Extracted data entries:
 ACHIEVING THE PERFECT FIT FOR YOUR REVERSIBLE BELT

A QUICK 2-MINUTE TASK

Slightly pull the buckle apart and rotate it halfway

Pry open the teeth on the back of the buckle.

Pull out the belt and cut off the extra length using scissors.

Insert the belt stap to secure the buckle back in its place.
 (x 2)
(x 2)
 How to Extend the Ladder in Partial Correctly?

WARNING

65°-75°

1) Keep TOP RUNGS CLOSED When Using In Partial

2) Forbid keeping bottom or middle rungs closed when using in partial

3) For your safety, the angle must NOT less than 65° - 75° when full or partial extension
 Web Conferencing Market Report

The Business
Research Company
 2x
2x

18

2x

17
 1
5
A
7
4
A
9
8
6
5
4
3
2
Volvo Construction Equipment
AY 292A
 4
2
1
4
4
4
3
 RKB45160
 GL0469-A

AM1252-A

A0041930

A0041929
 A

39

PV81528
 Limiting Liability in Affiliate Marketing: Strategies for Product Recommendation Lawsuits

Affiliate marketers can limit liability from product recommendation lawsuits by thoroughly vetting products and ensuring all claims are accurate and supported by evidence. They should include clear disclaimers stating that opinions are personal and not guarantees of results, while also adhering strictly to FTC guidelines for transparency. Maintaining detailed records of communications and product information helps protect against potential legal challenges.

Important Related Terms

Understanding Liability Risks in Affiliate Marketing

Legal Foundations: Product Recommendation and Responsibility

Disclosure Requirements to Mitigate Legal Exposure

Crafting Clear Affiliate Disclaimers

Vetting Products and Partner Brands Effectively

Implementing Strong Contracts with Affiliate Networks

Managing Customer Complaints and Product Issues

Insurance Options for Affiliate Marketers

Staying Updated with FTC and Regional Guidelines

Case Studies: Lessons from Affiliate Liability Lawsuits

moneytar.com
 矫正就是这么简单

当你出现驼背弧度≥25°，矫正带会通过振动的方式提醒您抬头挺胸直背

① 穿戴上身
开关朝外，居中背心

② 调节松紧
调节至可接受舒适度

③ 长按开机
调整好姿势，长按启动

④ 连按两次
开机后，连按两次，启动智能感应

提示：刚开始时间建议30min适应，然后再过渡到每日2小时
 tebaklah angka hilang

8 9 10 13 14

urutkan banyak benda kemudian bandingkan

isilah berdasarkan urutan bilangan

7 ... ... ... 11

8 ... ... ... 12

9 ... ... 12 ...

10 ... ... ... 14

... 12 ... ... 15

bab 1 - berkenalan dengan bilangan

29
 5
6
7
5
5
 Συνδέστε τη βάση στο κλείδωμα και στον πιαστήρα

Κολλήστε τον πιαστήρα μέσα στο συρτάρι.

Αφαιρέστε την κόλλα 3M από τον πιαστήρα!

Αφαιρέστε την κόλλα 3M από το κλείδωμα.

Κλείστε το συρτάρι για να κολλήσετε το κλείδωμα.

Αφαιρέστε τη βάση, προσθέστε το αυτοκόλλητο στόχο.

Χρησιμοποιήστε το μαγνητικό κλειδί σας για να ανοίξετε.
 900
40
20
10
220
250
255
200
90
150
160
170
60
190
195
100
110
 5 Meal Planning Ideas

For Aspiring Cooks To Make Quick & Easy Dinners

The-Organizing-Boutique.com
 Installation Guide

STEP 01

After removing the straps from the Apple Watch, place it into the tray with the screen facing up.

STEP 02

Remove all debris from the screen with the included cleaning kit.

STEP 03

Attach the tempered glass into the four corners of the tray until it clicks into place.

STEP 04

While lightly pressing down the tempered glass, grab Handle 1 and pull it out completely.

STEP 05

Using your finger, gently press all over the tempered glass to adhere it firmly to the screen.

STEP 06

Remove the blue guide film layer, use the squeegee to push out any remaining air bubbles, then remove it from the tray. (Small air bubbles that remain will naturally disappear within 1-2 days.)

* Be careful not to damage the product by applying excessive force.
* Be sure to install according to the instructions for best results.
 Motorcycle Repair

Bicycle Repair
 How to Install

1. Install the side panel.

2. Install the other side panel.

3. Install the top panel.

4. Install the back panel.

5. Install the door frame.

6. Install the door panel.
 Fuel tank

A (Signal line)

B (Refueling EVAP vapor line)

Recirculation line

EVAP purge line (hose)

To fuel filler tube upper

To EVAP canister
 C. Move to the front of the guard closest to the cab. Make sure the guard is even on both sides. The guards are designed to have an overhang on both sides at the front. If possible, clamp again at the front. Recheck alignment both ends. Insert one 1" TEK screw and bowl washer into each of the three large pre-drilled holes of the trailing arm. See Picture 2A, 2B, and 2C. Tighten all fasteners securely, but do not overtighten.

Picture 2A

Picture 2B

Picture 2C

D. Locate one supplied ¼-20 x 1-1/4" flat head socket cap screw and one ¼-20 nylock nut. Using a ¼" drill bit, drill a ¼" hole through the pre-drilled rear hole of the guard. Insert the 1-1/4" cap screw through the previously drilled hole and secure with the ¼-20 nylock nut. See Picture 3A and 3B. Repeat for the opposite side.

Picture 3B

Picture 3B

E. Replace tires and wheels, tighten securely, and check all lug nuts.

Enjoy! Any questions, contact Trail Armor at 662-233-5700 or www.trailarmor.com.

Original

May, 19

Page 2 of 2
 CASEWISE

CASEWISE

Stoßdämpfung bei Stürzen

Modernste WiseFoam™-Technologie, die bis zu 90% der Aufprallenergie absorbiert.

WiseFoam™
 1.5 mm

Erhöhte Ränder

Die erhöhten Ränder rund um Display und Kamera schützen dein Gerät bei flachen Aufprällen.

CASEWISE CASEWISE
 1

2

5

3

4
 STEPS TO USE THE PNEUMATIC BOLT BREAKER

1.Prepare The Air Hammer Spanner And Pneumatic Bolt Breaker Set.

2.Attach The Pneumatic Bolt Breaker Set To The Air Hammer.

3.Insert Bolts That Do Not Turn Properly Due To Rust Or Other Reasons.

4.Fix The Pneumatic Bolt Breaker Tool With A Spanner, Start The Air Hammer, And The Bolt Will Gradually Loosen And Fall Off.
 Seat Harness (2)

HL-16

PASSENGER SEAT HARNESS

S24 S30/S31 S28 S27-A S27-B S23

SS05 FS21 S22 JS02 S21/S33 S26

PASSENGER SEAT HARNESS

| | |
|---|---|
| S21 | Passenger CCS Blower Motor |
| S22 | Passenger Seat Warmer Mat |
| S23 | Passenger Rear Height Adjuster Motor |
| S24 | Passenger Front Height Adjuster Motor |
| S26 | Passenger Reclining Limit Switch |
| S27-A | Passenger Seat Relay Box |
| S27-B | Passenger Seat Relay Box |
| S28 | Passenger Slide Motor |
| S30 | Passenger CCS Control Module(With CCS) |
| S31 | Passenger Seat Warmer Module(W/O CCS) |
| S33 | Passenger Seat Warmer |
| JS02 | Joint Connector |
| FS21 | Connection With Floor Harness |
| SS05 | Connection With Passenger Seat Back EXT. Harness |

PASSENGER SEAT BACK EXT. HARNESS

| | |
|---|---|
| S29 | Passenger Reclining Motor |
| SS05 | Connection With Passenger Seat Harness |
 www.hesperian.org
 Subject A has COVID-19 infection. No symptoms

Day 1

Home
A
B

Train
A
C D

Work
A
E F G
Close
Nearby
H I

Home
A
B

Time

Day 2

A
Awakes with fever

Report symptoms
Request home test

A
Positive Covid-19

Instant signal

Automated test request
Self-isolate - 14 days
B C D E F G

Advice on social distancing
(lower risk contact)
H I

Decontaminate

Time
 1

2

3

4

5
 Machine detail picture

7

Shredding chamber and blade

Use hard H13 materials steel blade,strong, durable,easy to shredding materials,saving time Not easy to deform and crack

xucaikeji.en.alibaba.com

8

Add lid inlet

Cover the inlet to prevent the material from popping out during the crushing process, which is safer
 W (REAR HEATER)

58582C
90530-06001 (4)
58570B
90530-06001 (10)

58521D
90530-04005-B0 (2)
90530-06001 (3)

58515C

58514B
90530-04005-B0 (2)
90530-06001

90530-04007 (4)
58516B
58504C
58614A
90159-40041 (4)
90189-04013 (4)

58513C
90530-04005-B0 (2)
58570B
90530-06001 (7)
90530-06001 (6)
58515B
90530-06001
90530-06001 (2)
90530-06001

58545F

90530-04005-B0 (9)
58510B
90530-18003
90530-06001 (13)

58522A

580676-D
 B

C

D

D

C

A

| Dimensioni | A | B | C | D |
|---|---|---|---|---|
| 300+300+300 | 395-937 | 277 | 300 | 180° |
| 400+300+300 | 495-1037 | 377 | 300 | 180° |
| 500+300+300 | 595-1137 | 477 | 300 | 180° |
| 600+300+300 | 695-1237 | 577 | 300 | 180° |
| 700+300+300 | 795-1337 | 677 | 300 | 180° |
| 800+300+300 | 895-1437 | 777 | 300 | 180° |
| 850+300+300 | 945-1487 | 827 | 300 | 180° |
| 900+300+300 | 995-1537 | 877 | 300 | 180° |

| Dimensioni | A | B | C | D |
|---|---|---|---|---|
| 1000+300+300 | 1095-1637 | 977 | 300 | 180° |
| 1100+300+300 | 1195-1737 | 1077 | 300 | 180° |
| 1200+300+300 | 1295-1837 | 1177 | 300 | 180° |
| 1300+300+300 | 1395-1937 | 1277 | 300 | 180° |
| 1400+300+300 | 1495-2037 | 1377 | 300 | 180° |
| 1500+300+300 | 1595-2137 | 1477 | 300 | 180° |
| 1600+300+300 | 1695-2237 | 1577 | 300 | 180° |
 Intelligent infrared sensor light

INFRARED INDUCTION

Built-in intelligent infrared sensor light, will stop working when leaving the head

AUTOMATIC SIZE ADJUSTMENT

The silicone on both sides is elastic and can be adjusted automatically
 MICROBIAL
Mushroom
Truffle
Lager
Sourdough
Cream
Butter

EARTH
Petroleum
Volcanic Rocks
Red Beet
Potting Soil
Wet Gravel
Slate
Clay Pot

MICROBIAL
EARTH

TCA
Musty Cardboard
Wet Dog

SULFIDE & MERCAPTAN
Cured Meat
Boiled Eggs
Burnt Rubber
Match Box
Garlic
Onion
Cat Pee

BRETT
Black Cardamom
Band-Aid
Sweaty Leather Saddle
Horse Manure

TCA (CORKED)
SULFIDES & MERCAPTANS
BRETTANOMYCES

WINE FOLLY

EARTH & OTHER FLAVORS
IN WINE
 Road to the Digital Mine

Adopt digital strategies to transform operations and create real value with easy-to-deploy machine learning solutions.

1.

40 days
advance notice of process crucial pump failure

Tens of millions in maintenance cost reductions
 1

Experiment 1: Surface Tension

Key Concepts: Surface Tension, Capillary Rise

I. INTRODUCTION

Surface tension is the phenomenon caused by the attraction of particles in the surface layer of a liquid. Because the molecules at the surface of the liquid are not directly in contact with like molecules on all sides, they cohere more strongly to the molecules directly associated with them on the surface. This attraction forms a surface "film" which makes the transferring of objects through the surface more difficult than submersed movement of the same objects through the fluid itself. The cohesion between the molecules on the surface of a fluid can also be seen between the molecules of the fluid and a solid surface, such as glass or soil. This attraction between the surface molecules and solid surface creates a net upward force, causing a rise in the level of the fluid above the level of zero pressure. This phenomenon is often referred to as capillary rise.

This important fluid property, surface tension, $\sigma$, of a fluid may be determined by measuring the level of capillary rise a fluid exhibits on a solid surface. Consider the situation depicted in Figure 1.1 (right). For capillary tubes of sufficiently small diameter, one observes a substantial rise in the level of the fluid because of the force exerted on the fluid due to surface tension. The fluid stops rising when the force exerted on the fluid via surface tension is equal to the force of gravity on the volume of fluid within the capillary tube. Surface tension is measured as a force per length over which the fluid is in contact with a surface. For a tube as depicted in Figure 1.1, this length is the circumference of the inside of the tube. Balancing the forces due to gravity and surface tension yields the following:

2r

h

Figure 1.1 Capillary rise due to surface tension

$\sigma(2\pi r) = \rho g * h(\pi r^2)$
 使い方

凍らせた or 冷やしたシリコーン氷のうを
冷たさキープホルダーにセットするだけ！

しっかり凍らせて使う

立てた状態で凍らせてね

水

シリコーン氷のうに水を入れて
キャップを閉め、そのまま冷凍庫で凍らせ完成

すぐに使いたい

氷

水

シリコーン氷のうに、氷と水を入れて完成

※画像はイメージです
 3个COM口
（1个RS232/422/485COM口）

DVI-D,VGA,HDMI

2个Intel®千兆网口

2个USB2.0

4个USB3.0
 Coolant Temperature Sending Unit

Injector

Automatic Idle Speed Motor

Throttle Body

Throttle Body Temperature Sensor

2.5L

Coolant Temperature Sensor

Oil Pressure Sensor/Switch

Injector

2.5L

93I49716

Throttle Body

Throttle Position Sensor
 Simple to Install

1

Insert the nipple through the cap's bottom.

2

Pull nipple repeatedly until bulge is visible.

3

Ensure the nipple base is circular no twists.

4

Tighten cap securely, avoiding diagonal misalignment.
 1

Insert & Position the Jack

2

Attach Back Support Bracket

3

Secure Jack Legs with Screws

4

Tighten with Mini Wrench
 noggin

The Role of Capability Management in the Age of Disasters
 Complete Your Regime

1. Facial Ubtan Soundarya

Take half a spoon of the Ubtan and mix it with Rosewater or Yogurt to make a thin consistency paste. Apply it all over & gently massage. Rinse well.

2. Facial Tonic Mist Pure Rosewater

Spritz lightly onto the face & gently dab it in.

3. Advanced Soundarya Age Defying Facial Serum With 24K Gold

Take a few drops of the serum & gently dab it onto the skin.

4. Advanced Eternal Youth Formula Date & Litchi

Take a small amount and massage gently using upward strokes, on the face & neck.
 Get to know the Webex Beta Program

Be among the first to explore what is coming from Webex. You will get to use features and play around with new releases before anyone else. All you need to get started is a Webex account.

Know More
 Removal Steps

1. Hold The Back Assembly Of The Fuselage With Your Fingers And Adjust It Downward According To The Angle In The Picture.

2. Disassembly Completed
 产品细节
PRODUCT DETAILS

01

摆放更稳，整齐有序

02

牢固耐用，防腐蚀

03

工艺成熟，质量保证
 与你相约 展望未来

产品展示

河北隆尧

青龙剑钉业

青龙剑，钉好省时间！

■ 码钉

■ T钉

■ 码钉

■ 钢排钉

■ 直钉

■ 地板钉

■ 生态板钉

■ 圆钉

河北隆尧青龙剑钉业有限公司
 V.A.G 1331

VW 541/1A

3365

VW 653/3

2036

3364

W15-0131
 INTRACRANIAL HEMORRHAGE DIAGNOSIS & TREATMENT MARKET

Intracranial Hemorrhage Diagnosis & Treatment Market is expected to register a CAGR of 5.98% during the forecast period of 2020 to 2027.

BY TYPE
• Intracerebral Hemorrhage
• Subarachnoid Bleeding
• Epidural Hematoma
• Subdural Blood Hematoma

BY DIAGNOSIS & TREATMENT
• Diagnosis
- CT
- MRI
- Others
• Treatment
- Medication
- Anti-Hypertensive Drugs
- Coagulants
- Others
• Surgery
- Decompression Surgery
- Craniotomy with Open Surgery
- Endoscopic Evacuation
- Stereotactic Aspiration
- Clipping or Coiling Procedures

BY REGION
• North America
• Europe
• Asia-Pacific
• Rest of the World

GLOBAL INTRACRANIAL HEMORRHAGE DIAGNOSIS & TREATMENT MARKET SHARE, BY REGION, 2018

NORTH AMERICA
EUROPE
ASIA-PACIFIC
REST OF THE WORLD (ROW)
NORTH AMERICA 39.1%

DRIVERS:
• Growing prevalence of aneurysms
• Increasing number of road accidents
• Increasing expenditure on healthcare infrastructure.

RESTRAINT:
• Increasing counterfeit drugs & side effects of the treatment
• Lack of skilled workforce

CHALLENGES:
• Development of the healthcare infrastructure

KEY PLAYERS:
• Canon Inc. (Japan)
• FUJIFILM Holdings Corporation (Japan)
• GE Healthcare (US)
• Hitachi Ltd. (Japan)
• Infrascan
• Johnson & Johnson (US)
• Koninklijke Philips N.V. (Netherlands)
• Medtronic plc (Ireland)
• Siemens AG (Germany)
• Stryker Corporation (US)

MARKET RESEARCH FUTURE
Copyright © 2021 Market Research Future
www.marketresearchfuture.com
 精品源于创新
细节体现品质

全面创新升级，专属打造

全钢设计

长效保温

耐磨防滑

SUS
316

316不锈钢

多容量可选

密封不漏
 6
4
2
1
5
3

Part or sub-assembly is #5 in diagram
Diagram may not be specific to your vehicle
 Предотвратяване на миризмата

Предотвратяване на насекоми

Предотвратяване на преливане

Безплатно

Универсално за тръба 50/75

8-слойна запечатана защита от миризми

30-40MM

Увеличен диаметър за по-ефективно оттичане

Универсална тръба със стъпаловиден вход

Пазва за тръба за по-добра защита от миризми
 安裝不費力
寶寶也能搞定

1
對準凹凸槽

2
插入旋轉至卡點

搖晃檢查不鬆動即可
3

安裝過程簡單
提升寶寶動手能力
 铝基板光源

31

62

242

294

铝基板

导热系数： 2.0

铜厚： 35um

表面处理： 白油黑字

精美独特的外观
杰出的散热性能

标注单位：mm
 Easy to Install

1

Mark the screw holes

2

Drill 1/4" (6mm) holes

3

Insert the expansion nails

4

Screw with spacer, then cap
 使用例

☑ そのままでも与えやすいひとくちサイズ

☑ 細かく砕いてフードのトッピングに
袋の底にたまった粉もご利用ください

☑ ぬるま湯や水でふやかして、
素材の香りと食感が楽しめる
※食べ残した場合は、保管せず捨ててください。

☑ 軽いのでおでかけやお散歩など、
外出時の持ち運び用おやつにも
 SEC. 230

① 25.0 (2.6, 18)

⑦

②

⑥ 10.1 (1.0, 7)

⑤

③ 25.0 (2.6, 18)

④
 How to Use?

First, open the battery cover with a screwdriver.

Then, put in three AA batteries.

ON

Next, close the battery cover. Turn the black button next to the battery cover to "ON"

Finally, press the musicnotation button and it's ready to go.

» DIRECTIONS
What you return should be the lines from the beginning of the records through the one that contains "Disclosure Requirements to", repeated exactly and with no additions.

» RESPONSE
 ACHIEVING THE PERFECT FIT FOR YOUR REVERSIBLE BELT

A QUICK 2-MINUTE TASK

Slightly pull the buckle apart and rotate it halfway

Pry open the teeth on the back of the buckle.

Pull out the belt and cut off the extra length using scissors.

Insert the belt stap to secure the buckle back in its place.
 (x 2)
(x 2)
 How to Extend the Ladder in Partial Correctly?

WARNING

65°-75°

1) Keep TOP RUNGS CLOSED When Using In Partial

2) Forbid keeping bottom or middle rungs closed when using in partial

3) For your safety, the angle must NOT less than 65° - 75° when full or partial extension
 Web Conferencing Market Report

The Business
Research Company
 2x
2x

18

2x

17
 1
5
A
7
4
A
9
8
6
5
4
3
2
Volvo Construction Equipment
AY 292A
 4
2
1
4
4
4
3
 RKB45160
 GL0469-A

AM1252-A

A0041930

A0041929
 A

39

PV81528
 Limiting Liability in Affiliate Marketing: Strategies for Product Recommendation Lawsuits

Affiliate marketers can limit liability from product recommendation lawsuits by thoroughly vetting products and ensuring all claims are accurate and supported by evidence. They should include clear disclaimers stating that opinions are personal and not guarantees of results, while also adhering strictly to FTC guidelines for transparency. Maintaining detailed records of communications and product information helps protect against potential legal challenges.

Important Related Terms

Understanding Liability Risks in Affiliate Marketing

Legal Foundations: Product Recommendation and Responsibility

Disclosure Requirements to Mitigate Legal Exposure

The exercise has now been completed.